Set out the lines below as a numbered list, from the line with "Does the image" up to and including the final line, skipping any blank lines. Leave the pictures out of your answer.

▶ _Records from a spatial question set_

* Start *

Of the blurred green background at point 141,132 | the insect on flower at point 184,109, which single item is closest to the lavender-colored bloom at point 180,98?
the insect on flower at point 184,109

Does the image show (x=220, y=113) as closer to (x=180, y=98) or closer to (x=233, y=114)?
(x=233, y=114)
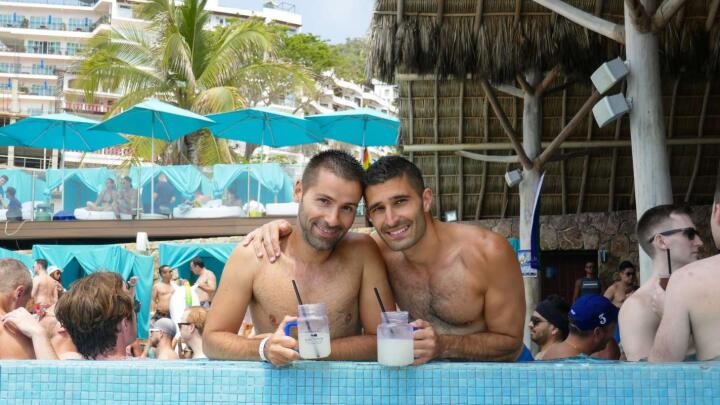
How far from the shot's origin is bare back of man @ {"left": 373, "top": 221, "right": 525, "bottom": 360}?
340 cm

* End *

▶ _Final result_
1. Does the image show (x=220, y=113) as closer to (x=180, y=98) or closer to (x=233, y=114)?
2. (x=233, y=114)
3. How far from the shot's origin is bare back of man @ {"left": 373, "top": 221, "right": 525, "bottom": 360}?
4. 340 cm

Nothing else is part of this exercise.